Upbeat earnings from companies including chip maker Intel lifted stocks and boosted appetite for riskier assets on Wednesday, driving commodities higher and the Australian dollar to a 29-year high versus the dollar.

The strong showing in this quarterly earnings season so far has helped offset concerns of government debt problems on both sides of the Atlantic after Standard & Poor's on Monday cut the outlook on the United States to negative.

World equities measured by MSCI All-Country World Index

advanced 0.9 percent, extending the previous session's 0.5 percent rise and further recovering from Monday's 1.6 percent loss.

Emerging market stocks climbed 1.6 percent, catching up further with the MSCI All-Country World Index after sharply underperforming the global gauge earlier this year on concerns over high inflation in emerging economies.

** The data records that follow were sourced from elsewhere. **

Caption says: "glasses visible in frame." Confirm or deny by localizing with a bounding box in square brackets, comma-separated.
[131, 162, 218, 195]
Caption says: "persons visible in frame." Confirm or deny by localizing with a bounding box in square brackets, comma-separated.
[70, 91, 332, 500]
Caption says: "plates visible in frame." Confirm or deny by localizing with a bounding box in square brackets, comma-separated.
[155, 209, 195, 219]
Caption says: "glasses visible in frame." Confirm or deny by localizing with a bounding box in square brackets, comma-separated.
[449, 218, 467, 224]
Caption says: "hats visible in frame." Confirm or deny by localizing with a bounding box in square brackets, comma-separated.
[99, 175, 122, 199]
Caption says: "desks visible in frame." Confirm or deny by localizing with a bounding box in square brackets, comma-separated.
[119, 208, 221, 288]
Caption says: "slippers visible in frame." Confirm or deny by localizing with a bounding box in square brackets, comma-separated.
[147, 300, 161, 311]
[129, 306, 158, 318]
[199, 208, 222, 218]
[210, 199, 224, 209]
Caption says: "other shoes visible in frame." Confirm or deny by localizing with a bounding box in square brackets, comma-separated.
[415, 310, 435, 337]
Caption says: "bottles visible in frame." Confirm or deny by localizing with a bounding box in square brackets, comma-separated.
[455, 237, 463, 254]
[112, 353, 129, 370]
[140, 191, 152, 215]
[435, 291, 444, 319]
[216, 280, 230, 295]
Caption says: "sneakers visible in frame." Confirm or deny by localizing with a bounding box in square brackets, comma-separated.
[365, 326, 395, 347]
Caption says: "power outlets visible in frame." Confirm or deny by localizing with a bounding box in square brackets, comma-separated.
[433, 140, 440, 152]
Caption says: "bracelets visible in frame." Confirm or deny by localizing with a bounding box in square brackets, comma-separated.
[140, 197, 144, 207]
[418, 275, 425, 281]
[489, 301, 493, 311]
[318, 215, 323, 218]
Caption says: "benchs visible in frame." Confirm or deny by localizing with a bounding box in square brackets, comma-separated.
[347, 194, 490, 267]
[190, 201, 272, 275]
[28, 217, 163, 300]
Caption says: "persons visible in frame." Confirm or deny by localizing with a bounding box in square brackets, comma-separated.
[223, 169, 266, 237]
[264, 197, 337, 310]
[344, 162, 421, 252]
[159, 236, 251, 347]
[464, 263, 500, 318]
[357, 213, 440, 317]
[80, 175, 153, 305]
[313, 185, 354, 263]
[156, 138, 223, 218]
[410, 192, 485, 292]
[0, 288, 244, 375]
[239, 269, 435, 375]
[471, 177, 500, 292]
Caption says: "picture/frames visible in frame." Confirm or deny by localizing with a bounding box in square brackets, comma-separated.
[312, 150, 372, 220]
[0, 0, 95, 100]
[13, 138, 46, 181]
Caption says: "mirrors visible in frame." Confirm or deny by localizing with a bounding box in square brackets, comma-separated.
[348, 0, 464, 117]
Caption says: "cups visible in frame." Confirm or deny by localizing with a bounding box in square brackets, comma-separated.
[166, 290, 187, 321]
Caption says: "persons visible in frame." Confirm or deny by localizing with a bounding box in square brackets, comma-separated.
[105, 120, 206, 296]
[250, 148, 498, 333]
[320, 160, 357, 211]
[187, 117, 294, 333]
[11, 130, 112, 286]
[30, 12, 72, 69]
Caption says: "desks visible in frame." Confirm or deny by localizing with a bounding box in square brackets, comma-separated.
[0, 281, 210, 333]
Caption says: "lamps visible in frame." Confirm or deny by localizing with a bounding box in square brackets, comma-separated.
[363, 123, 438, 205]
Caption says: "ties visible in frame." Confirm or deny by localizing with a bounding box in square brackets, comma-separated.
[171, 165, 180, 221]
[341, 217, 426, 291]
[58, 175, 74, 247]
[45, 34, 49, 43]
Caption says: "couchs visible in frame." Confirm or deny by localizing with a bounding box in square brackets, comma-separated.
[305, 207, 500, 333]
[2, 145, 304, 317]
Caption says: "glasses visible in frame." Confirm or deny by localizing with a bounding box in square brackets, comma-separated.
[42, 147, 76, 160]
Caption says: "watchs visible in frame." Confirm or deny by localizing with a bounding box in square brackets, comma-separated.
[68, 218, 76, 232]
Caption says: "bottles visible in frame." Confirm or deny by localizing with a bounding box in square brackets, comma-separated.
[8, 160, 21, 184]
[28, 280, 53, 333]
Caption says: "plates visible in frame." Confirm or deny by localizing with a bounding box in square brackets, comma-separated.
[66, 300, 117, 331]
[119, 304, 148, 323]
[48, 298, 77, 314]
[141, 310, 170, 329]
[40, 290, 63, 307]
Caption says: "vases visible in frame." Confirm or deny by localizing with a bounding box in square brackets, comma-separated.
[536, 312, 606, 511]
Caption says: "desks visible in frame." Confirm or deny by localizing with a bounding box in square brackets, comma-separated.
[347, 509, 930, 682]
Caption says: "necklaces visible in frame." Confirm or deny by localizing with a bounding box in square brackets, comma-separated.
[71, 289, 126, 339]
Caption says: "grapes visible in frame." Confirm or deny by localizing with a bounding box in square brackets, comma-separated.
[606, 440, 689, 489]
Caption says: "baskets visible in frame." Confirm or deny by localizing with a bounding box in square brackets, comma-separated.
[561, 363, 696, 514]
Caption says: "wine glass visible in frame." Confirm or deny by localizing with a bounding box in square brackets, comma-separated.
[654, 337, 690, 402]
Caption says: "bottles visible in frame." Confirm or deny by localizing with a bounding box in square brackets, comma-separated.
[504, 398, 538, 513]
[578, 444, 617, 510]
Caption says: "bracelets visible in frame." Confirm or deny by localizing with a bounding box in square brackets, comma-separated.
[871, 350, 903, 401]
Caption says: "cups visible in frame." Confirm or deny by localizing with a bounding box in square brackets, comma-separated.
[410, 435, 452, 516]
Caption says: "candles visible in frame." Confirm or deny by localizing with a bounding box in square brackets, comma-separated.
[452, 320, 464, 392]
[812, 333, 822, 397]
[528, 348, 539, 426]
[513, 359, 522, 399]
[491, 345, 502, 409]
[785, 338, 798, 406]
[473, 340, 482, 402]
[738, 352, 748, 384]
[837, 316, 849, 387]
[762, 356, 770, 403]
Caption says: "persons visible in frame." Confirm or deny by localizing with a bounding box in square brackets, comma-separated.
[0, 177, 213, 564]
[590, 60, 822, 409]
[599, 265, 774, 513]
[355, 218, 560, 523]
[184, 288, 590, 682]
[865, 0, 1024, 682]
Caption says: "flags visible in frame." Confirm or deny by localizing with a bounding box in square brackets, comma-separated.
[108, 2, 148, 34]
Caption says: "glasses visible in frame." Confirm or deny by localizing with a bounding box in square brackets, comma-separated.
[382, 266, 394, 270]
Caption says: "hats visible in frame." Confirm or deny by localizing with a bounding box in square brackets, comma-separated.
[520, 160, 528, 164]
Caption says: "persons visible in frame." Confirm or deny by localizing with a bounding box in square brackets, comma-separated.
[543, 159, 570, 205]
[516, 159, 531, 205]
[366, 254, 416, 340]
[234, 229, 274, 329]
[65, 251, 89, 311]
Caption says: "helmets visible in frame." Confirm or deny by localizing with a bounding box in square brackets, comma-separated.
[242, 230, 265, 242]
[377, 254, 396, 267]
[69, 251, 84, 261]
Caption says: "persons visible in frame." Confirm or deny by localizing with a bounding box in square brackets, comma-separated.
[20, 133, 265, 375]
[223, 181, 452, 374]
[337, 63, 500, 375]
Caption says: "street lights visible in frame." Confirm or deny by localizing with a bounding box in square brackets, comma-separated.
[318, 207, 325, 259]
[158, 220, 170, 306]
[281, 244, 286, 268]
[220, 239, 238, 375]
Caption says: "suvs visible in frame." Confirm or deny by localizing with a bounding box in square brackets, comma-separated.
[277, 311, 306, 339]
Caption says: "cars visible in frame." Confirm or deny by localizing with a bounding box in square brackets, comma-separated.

While S&P grabbed some headlines earlier in the week, on a future event that may or may not happen, it seems things on the ground are coming up pretty good, said Philip Isherwood, European equities strategist at Evolution Securities.

The economic and corporate message is good. There is nothing to fear but fear itself.

Intel posted better-than-expected sales and forecast quarterly revenues well above Wall Street's estimates, while world's biggest cosmetics group L'Oreal and carmaker PSA Peugeot Citroen also came in with robust figures.

Of the 45 S&P 500 companies that have reported first-quarter earnings so far, 79 percent of them have either beaten or met market expectations and the remainder came in below forecasts, data from Thomson Reuters StarMine showed.

The pan-European FTSEurofirst 300 rose 1.2 percent, while Europe's tech stocks put on 2 percent.

In Asia, Japan's Nikkei average rose 1.8 percent to snap a three-day losing run, also boosted by Intel's results.

POSITIVE DISTRACTION

The improvement in sentiment also boosted the euro and high yielding currencies, such as the Australian dollar, which was up 0.7 percent at $1.0599 after hitting a fresh 29-year high of $1.0609.

Investor focus is on the earnings season in the U.S. and this is key in driving growth expectations and pushing stockmarkets higher. This keeps focus away from the euro zone periphery right now, said Manuel Oliveri, currency strategist at UBS in Zurich.

The euro rose 0.6 percent to $1.4422, while the dollar fell 0.4 percent against a basket of currencies.

The soft dollar added to the boost for commodities, with copper up 1.1 percent and Brent crude up 0.5 percent to just below $122 a barrel after dropping 1.7 percent in the previous two sessions.

Gold breached $1,500 an ounce for the first time and silver hit a 31-year high, supported by a weak dollar and concerns over the euro zone sovereign debt crisis.

Spain will issue up to 3.5 billion euros of 10- and 13-year paper later in the day after yields for the euro zone states struggling with high debt surged this week on the back of increasing speculation Greece will move to restructure its debt.

Yields on 10-year Spanish government bonds were steady at 5.507 percent.